Monday, February 16, 2009

Art and White Horses

Every now and six months I like to chuck my huge personal ignorance into the art world. The discussion about Mark Wallinger's white horse seems as good a time as any.

Opinion seems to be divided on the matter. On the one hand white horses have been the preferred hill-marking of south-easterners over the years with the occasional break to draw men with big willies. A huge, 3D white horse will be in keeping with the past yet brash, bold and visible from the motorway. It couldn't be a black horse. May as well be a burning ten pound note as that.

On the other, of all the things to choose, isn't a horse (in the age of the petrolhead) looking backwards not forwards?
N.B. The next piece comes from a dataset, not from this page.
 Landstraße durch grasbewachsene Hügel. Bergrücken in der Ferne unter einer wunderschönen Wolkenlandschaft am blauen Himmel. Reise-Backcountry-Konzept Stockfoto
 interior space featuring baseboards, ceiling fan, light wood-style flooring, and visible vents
Compared to the stylised Angel of the North and the south-west's dancing wicker man isn't a big horse a bit, well, dull?

Most new, iconic artwork receives its fair share of criticism before being accepted and loved. The Angel of the North didn't have a good start. Any piece of art that receives general and immediate public acceptance will probably be something we fall out of love with equally quickly. Or, in the case of Manchester's B of the Bang, will fall apart. Forgetting all other considerations a piece must be well constructed and not a danger to the casual observer. Art that kills people soon loses its popularity. The horse shouldn't be inflatable. Best not to topple either.
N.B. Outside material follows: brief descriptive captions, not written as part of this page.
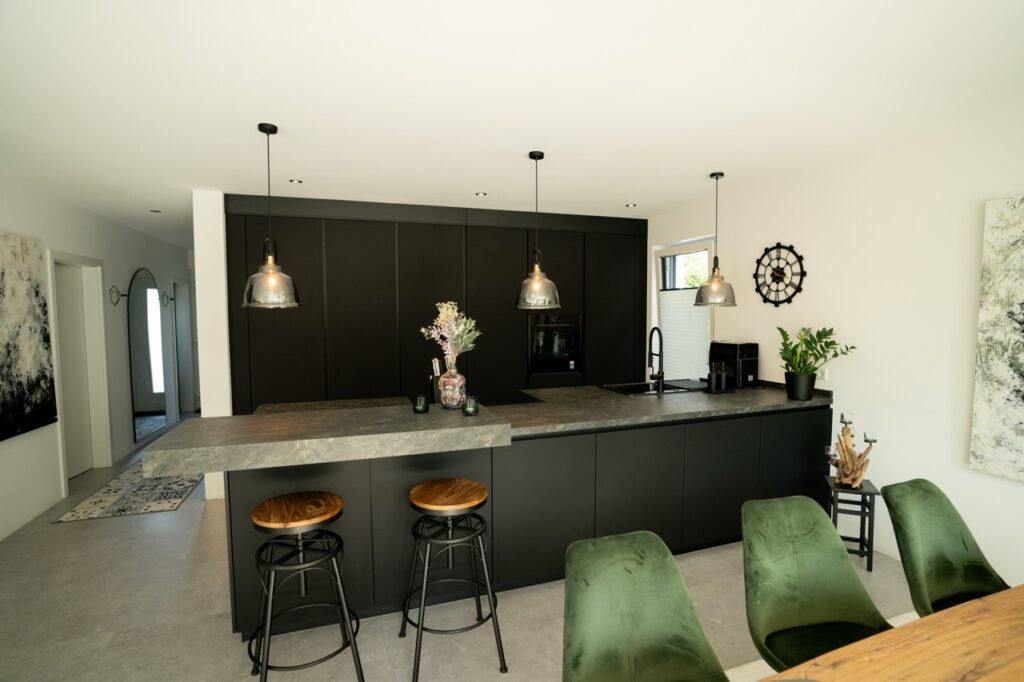 Moderne Küche mit grauer Insel, Holz-Metall-Hockern, industriellen Lampen und grünen Stühlen.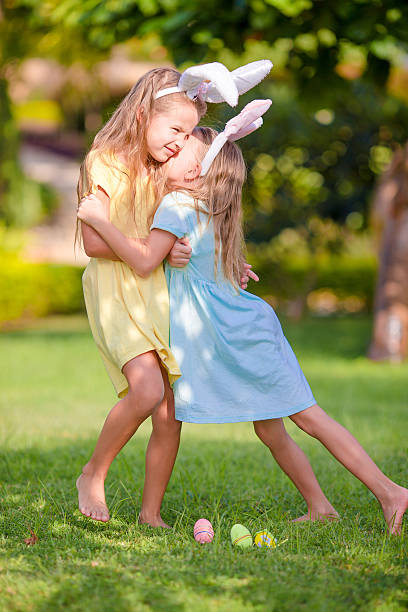 istock Two adorable little sisters wearing bunny ears on Easter day 519390728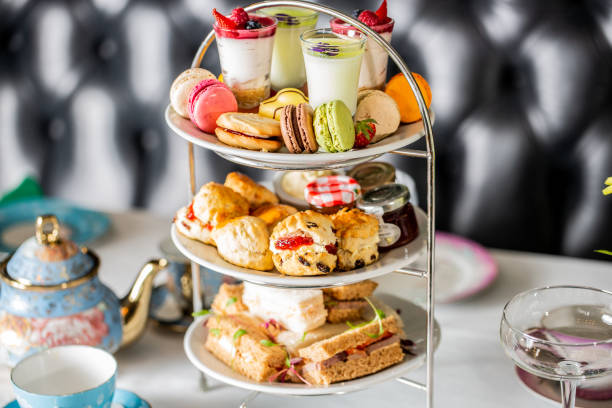 istock Served white table with a set of various desserts in the restaurant 1478394005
What will they say about our generation when they are looking at our surviving art in 500 years time? One Guardian columnist recently noted that this age would be known as that of the people who put dog poo in plastic bags and buried it. What could the folk who did that possibly have to say to their descendants?

On balance I'd trust Wallinger. He knows what he's doing, has a track record and if the horse is huge it will be eye-catching. We were the people who made big art, they'll say. Why not?

1 comment:

Mr Gnome said...

Yoo hoo.

I so want to be thrilled by the big horse.
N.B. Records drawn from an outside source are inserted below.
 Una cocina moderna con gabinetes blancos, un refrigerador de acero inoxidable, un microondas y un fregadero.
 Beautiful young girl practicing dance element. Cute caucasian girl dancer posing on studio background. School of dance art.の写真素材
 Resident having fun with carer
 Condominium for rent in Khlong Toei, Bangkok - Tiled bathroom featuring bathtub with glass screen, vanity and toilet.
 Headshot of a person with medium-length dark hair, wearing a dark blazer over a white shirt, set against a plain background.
But can't help feeling a wee bit disappointed.

The two big works you mention (The Angel and the wicker Strider) intrigue my eye and mind - must be something to do with the fact that both are intensely ambiguous, teasing images. Both seem to have appeared in their particular landscapes, mysterious, weird, suggestive.

But there's nothing teasing or ambiguous about the horse, at least not from the computer-generated images I've seen so far.

It's so literal - a gigantic, naturalistic horse. Maybe the monumumentality will supply the mystery and drama. I hope so!